Tugas Tertulis>
A - Menurut teks tentang adiksi, pada tahun berapa teks itu dibuat?
B - Susun ulang bagian entri yang dimulai dengan baris berisi "What is the depth" dan diakhiri dengan baris berisi "2988 millimetres" menjadi daftar bernomor, tanpa menyertakan baris kosong.

----- Teks yang Diberikan -----

Adiksi

Disclaimer: Tulisan ini dibuat pada tahun 2018. Tapi baru saya 'temukan' kembali saat ini. Saya pikir sudah pernah terpublish sebelumnya, ternyata belum. Sepertinya memang sekarang saat yang tepat. So here we goes...

Adiksi 
--Suatu kondisi dimana seseorang mengalami ketergantungan secara fisik dan psikologis terhadap suatu zat adiktif— BNN, 18 September 2013

Sebegitu identiknya kata ‘Adiksi’ dengan narkoba, hingga hasil pencarian teratas yang muncul adalah bersumber dari BNN. Padahal, boleh jadi yang menyebabkan adiksi tidak hanya terbatas pada narkoba saja.
Pekerjaan misalnya.
Materi.
Manusia.
Hingga pada titik yang paling mulia –dan semoga kita sedang di jalan menuju kesana, adalah adiksi terhadap Sang Pencipta, dalam bentuk ibadah.

----- Data dalam Latihan -----

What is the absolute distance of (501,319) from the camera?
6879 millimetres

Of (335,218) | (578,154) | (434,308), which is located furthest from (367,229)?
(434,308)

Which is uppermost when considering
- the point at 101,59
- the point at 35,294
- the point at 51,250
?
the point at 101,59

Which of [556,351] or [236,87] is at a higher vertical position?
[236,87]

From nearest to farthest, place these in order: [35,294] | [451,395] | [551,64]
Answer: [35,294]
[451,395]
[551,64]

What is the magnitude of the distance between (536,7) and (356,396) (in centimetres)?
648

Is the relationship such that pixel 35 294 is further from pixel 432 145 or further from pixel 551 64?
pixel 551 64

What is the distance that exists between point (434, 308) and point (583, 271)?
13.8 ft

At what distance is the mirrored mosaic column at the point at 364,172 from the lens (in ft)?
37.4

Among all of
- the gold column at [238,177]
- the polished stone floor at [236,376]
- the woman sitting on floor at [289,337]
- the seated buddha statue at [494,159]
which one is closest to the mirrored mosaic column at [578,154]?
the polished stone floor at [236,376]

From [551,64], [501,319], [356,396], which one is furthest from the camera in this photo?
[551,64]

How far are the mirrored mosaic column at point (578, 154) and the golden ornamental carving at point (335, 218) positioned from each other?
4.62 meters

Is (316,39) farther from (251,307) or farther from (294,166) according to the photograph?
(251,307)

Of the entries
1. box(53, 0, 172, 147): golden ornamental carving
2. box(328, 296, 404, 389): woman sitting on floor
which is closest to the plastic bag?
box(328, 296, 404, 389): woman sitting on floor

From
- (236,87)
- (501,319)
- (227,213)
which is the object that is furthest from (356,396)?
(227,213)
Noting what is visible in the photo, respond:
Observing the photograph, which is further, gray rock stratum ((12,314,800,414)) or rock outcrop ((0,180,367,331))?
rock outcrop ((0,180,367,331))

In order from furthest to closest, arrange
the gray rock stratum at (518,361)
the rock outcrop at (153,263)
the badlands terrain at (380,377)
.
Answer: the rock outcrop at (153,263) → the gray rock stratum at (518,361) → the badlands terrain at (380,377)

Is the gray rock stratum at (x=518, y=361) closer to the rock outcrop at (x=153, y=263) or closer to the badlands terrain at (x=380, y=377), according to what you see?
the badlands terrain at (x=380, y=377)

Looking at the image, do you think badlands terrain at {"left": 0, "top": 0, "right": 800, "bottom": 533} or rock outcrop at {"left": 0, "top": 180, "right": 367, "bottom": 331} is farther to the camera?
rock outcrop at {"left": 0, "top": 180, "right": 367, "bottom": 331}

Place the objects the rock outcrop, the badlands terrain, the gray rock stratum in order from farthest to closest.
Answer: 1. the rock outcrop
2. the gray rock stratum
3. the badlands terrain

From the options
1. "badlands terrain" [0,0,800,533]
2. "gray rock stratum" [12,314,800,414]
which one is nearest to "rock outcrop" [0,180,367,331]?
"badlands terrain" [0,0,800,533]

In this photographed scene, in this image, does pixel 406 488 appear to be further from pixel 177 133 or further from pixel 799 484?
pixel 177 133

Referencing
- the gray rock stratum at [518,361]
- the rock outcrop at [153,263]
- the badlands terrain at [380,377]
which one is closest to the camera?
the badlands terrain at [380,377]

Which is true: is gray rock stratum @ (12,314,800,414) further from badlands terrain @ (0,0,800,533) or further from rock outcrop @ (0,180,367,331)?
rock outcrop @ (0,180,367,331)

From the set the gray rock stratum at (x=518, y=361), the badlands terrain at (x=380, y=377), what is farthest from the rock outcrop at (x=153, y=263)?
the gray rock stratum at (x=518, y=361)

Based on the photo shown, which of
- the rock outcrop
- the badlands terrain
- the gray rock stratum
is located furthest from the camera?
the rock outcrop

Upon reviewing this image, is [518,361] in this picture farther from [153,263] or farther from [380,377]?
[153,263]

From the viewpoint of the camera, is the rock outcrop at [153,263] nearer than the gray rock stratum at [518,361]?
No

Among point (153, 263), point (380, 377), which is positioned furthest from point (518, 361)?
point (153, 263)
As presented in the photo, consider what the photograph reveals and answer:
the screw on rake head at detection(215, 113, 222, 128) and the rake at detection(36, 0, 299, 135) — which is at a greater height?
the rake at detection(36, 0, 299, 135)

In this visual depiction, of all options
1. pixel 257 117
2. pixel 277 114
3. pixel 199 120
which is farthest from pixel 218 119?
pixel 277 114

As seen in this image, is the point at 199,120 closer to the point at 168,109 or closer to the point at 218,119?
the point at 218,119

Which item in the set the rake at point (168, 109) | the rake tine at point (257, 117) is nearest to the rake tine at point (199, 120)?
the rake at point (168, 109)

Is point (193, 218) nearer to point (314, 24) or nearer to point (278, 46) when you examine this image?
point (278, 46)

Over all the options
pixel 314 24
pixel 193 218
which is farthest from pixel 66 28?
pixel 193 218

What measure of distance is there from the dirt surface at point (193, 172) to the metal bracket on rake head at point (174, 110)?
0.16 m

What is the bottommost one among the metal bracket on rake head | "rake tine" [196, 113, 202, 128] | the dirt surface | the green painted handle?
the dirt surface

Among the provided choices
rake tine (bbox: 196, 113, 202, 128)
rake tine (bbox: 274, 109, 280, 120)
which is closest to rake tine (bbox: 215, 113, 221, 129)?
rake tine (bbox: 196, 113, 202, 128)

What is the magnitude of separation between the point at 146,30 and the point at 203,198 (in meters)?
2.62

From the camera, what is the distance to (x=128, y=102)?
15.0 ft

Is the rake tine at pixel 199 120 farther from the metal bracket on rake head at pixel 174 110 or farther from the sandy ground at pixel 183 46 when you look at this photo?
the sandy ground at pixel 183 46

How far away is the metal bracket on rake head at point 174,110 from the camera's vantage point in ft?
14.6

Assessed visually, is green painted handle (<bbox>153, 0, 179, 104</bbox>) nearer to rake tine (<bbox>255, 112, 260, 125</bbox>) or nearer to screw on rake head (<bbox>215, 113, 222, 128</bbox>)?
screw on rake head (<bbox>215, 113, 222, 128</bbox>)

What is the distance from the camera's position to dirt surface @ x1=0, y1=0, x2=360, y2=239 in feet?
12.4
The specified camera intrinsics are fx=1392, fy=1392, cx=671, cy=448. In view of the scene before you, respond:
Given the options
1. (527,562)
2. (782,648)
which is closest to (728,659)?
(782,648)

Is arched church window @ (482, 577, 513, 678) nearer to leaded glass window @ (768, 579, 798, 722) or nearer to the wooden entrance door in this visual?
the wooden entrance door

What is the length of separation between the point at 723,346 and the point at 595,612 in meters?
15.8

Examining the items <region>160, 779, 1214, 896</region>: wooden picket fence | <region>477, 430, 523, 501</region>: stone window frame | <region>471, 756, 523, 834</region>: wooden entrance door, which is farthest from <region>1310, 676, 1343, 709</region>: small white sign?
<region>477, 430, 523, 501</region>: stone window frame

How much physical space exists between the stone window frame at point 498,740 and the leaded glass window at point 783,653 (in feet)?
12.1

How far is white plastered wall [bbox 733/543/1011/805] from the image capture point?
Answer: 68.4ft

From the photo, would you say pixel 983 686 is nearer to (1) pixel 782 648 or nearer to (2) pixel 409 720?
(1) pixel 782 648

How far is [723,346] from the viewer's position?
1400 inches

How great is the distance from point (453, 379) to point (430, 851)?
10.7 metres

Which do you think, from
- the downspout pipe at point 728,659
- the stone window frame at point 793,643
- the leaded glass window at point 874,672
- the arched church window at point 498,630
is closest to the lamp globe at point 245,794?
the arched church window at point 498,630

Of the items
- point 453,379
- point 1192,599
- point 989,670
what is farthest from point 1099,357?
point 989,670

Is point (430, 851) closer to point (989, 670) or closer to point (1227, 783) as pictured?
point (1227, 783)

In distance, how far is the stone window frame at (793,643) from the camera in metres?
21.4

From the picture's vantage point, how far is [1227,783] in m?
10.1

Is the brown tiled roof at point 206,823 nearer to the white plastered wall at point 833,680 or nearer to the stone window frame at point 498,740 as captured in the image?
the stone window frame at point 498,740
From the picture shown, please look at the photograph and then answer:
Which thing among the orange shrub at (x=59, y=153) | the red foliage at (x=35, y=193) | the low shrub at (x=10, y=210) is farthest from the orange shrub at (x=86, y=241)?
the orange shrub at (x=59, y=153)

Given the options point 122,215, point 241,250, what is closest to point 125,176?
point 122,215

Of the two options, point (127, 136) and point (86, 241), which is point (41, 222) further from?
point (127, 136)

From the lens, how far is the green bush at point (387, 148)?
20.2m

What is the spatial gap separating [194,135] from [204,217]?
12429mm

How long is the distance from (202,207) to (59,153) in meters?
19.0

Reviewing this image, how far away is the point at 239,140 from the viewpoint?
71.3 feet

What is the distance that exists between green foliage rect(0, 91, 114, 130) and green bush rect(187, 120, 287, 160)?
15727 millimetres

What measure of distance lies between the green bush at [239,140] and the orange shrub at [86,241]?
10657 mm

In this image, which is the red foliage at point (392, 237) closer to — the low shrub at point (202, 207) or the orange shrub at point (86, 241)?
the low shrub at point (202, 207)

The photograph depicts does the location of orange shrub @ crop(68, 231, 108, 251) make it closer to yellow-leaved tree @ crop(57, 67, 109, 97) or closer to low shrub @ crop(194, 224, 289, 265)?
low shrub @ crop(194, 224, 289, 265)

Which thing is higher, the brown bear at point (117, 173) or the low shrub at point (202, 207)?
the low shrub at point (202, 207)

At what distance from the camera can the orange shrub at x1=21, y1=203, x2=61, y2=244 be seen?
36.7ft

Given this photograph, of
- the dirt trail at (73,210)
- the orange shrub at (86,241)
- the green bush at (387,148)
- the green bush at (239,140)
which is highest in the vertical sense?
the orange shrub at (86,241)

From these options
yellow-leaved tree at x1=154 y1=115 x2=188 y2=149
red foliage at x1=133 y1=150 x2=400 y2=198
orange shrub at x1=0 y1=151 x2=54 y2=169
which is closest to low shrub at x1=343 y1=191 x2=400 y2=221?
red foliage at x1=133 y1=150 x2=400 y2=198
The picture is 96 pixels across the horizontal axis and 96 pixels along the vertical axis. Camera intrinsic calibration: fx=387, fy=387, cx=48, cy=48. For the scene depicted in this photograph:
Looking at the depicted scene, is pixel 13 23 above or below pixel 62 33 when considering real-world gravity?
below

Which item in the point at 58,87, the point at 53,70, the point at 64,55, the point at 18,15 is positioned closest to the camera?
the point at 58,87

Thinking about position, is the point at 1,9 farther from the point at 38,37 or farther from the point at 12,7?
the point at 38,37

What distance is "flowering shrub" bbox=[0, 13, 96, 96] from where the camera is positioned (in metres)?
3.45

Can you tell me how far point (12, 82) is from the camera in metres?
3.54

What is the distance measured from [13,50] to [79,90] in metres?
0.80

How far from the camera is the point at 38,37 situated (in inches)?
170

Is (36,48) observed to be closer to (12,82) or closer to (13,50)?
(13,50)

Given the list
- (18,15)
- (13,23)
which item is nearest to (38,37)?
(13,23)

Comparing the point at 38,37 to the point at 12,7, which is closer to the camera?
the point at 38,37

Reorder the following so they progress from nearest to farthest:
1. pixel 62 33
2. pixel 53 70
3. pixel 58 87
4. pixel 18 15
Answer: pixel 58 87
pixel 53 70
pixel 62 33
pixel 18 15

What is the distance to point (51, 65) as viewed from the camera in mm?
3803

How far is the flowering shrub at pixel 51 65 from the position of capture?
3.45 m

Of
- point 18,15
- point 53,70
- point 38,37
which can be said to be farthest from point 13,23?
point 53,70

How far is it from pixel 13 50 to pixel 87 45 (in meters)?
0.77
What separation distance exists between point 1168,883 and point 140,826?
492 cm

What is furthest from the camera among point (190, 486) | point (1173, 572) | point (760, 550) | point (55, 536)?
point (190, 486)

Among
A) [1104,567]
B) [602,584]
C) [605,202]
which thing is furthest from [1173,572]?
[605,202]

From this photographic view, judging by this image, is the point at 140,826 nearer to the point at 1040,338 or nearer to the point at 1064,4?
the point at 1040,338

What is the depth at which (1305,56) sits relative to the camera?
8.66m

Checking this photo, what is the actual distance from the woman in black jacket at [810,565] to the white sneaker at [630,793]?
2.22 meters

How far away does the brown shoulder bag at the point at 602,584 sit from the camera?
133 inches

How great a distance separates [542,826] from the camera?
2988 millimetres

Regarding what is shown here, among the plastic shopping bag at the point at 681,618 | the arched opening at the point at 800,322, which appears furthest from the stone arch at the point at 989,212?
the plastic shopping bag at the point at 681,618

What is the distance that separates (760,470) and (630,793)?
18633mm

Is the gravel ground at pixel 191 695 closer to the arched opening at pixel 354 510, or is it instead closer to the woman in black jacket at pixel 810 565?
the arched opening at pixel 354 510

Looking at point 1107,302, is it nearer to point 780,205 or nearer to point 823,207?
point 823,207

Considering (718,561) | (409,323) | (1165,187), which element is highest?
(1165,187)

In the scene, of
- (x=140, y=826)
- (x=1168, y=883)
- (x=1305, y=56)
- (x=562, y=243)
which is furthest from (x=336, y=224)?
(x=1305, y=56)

-----

Jawaban yang Diharapkan>
A - Teks itu dibuat pada tahun 2018.

B -
1. What is the depth at which (1305,56) sits relative to the camera?
2. 8.66m
3. Checking this photo, what is the actual distance from the woman in black jacket at [810,565] to the white sneaker at [630,793]?
4. 2.22 meters
5. How far away does the brown shoulder bag at the point at 602,584 sit from the camera?
6. 133 inches
7. How great a distance separates [542,826] from the camera?
8. 2988 millimetres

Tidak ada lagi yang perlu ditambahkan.